--- Raw data Enclosed Below ---
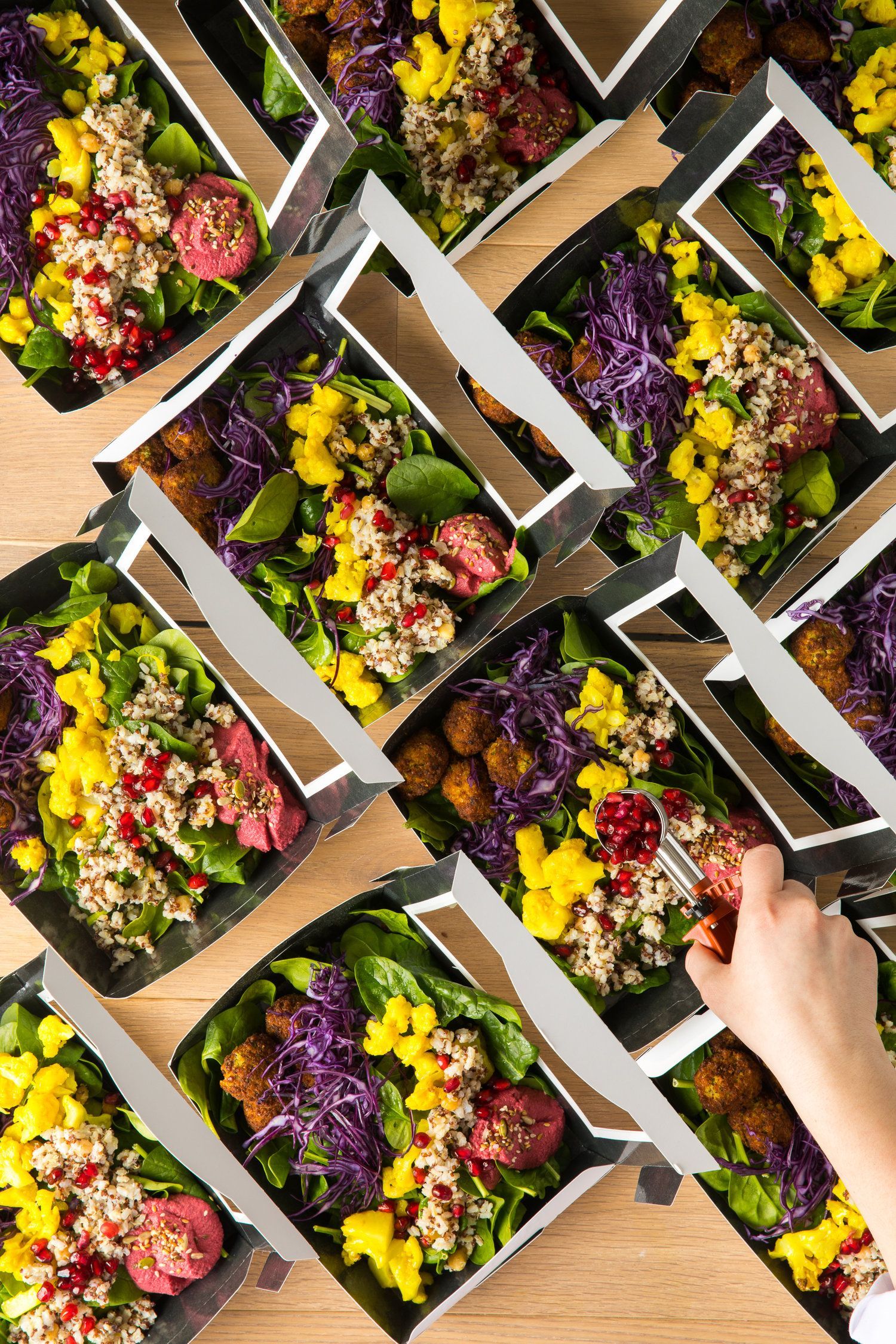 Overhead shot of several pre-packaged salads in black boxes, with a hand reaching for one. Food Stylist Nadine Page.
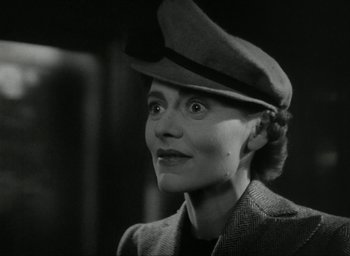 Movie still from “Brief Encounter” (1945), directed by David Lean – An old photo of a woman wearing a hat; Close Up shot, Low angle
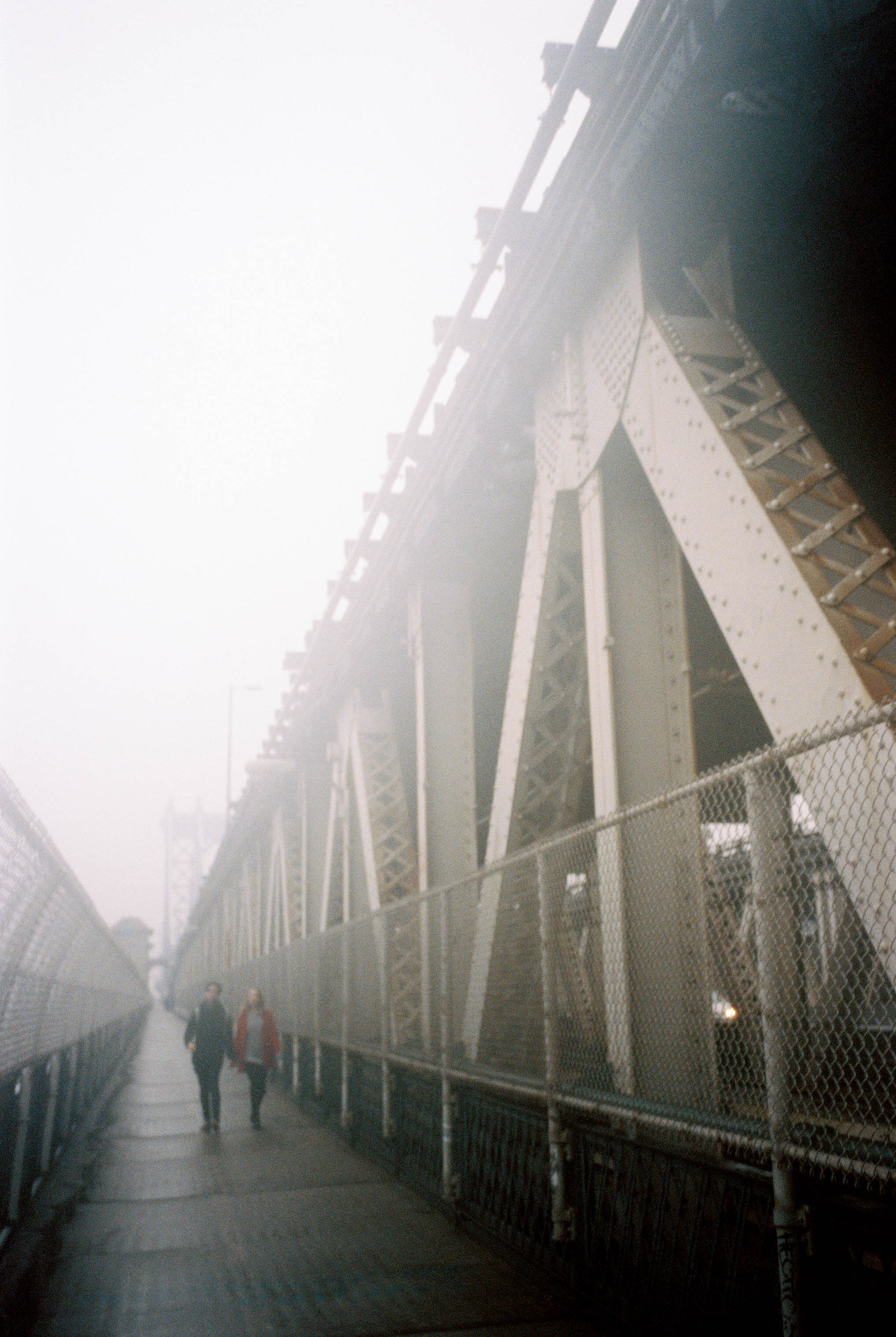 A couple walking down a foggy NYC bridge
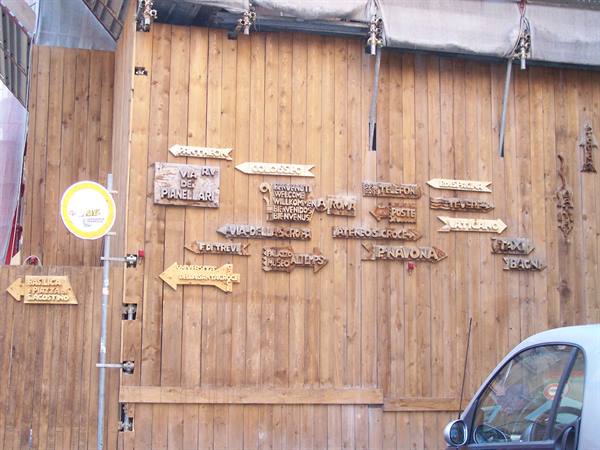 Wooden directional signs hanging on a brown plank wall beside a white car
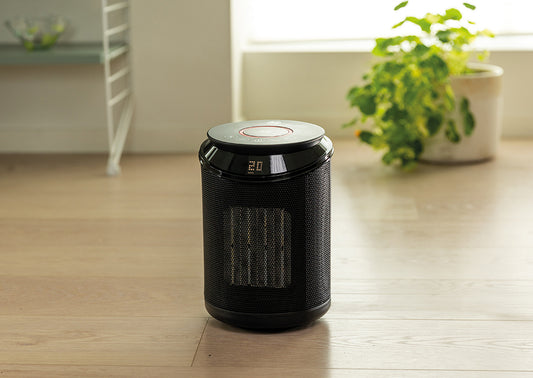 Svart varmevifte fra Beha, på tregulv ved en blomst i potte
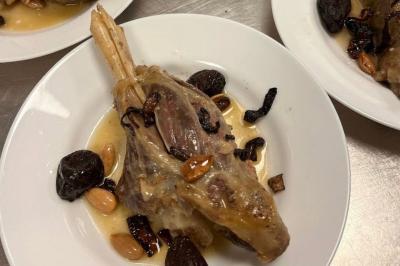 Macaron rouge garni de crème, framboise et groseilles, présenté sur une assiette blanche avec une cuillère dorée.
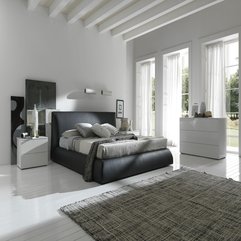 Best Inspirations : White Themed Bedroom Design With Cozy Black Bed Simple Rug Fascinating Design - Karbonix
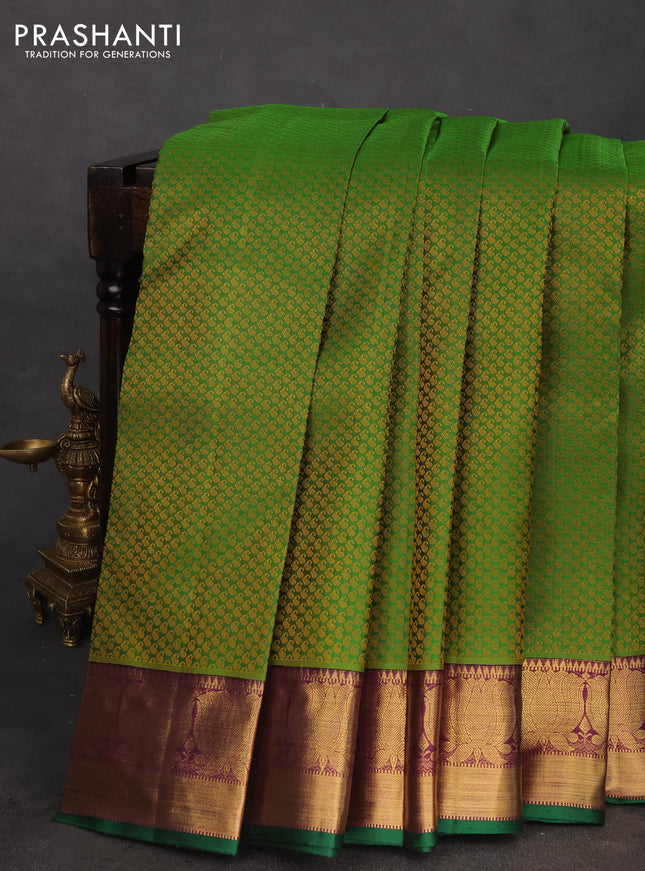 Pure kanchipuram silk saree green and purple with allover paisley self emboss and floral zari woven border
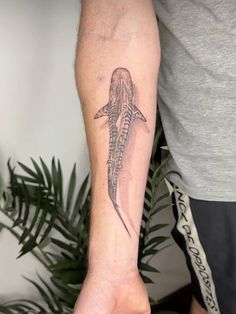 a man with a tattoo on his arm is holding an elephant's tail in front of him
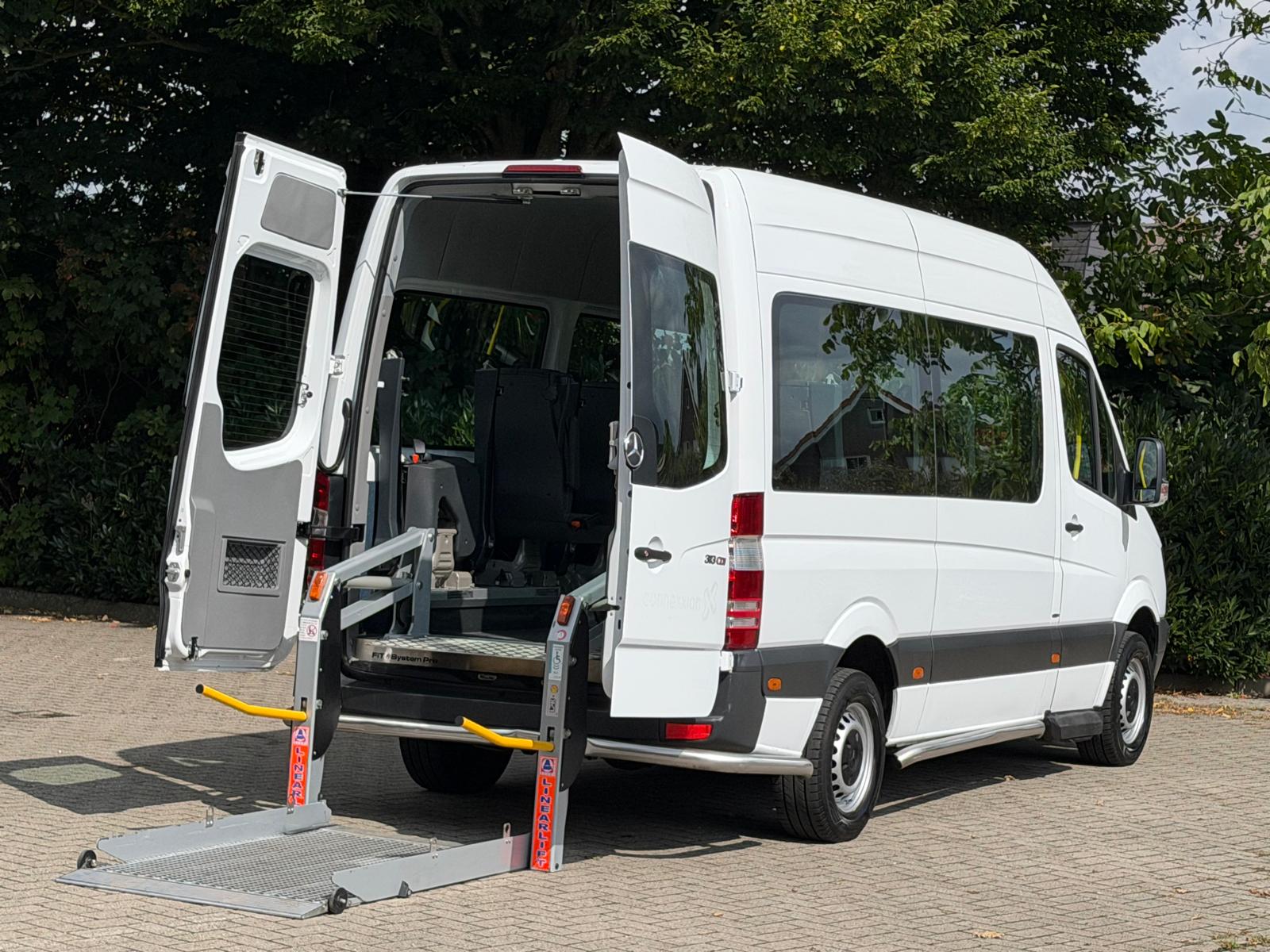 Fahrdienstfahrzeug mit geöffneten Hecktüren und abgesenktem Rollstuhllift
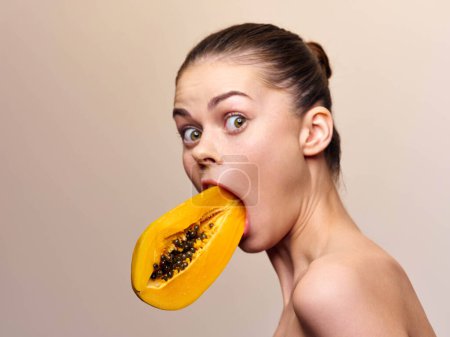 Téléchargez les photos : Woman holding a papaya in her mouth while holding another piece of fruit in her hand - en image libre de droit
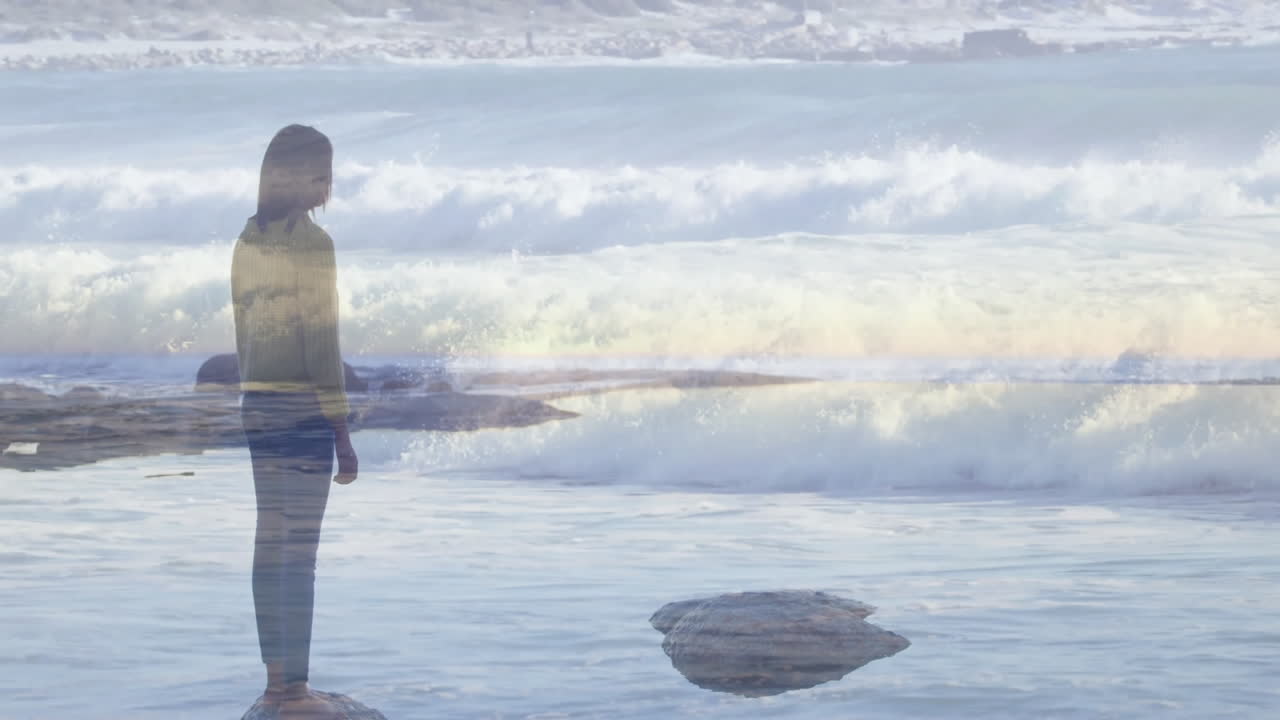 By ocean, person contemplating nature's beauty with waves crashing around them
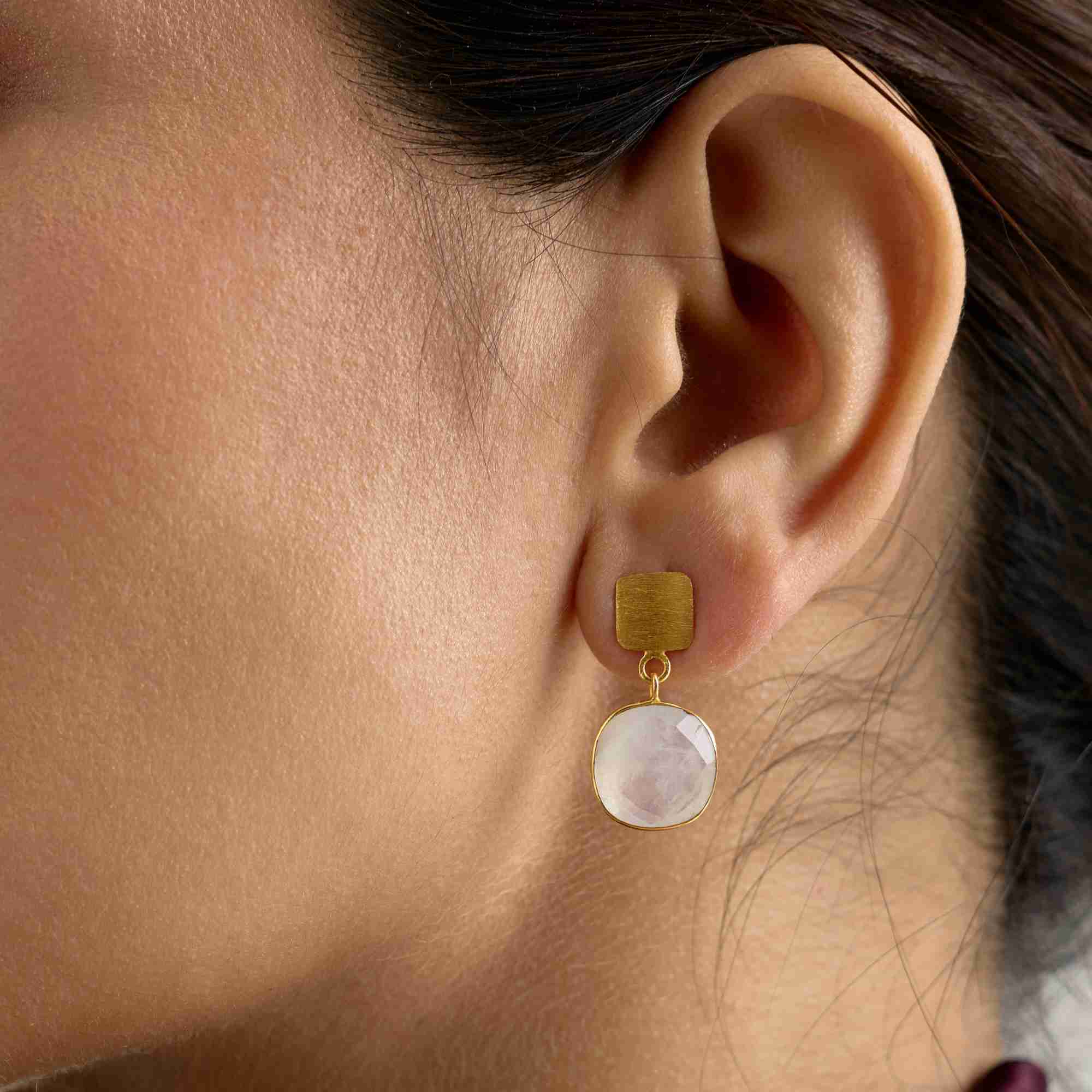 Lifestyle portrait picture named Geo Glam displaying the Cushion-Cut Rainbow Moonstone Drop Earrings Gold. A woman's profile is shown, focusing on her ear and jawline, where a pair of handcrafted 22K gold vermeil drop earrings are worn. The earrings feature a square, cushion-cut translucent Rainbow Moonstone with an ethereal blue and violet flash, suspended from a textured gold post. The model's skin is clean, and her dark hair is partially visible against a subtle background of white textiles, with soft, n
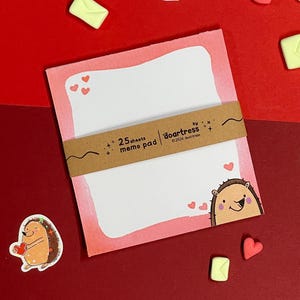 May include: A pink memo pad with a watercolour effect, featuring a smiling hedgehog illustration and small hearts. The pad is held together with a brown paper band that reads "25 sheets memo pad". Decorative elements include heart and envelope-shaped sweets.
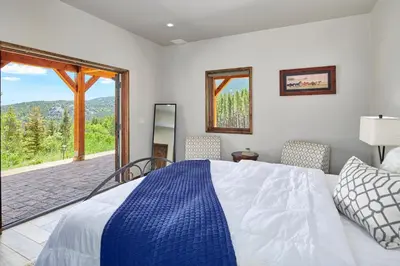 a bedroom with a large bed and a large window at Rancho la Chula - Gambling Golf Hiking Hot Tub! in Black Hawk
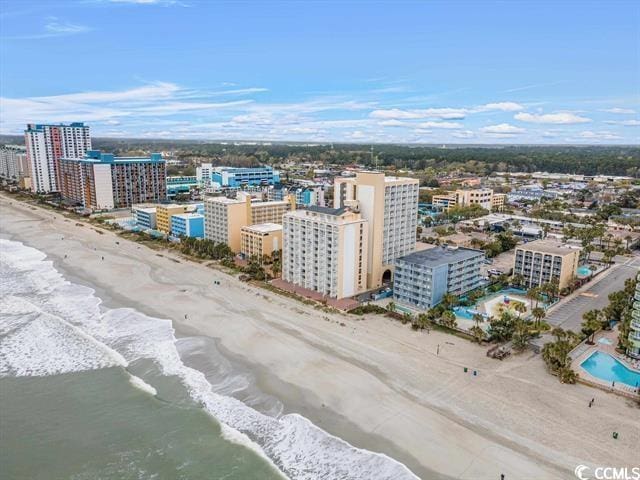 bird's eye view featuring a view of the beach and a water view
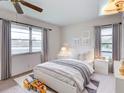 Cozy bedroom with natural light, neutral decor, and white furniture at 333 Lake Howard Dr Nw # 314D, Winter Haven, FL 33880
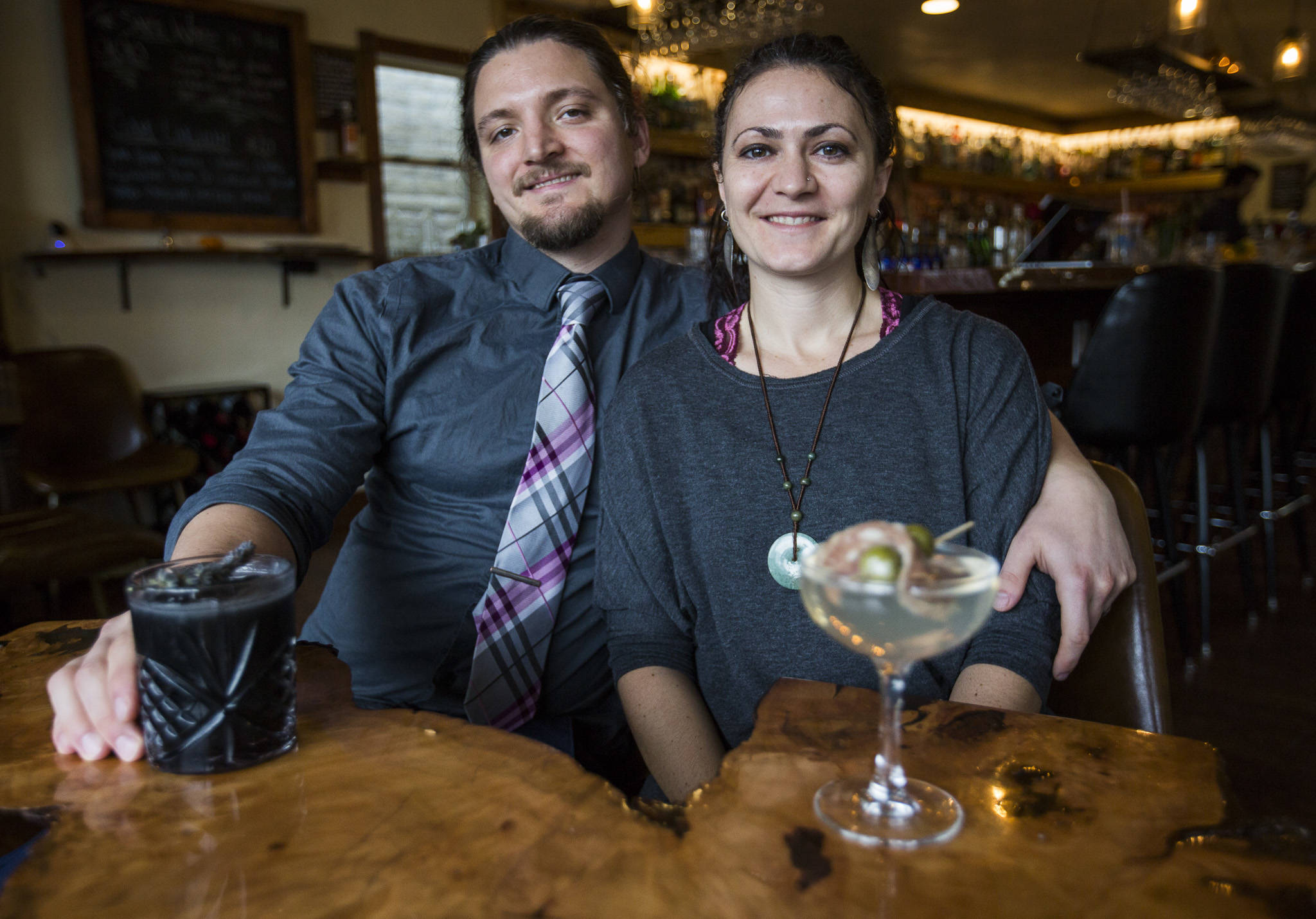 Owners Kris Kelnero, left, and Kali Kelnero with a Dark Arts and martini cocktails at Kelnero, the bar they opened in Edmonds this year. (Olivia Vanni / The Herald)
--- End of Enclosed Raw data ---
§ **Assignment**:
Output each line exactly as shown above; no pictures go in the copy.

§ **Exercise output**:
 Overhead shot of several pre-packaged salads in black boxes, with a hand reaching for one. Food Stylist Nadine Page.
 Movie still from “Brief Encounter” (1945), directed by David Lean – An old photo of a woman wearing a hat; Close Up shot, Low angle
 A couple walking down a foggy NYC bridge
 Wooden directional signs hanging on a brown plank wall beside a white car
 Svart varmevifte fra Beha, på tregulv ved en blomst i potte
 Macaron rouge garni de crème, framboise et groseilles, présenté sur une assiette blanche avec une cuillère dorée.
 Best Inspirations : White Themed Bedroom Design With Cozy Black Bed Simple Rug Fascinating Design - Karbonix
 Pure kanchipuram silk saree green and purple with allover paisley self emboss and floral zari woven border
 a man with a tattoo on his arm is holding an elephant's tail in front of him
 Fahrdienstfahrzeug mit geöffneten Hecktüren und abgesenktem Rollstuhllift
 Téléchargez les photos : Woman holding a papaya in her mouth while holding another piece of fruit in her hand - en image libre de droit
 By ocean, person contemplating nature's beauty with waves crashing around them
 Lifestyle portrait picture named Geo Glam displaying the Cushion-Cut Rainbow Moonstone Drop Earrings Gold. A woman's profile is shown, focusing on her ear and jawline, where a pair of handcrafted 22K gold vermeil drop earrings are worn. The earrings feature a square, cushion-cut translucent Rainbow Moonstone with an ethereal blue and violet flash, suspended from a textured gold post. The model's skin is clean, and her dark hair is partially visible against a subtle background of white textiles, with soft, n
 May include: A pink memo pad with a watercolour effect, featuring a smiling hedgehog illustration and small hearts. The pad is held together with a brown paper band that reads "25 sheets memo pad". Decorative elements include heart and envelope-shaped sweets.
 a bedroom with a large bed and a large window at Rancho la Chula - Gambling Golf Hiking Hot Tub! in Black Hawk
 bird's eye view featuring a view of the beach and a water view
 Cozy bedroom with natural light, neutral decor, and white furniture at 333 Lake Howard Dr Nw # 314D, Winter Haven, FL 33880
 Owners Kris Kelnero, left, and Kali Kelnero with a Dark Arts and martini cocktails at Kelnero, the bar they opened in Edmonds this year. (Olivia Vanni / The Herald)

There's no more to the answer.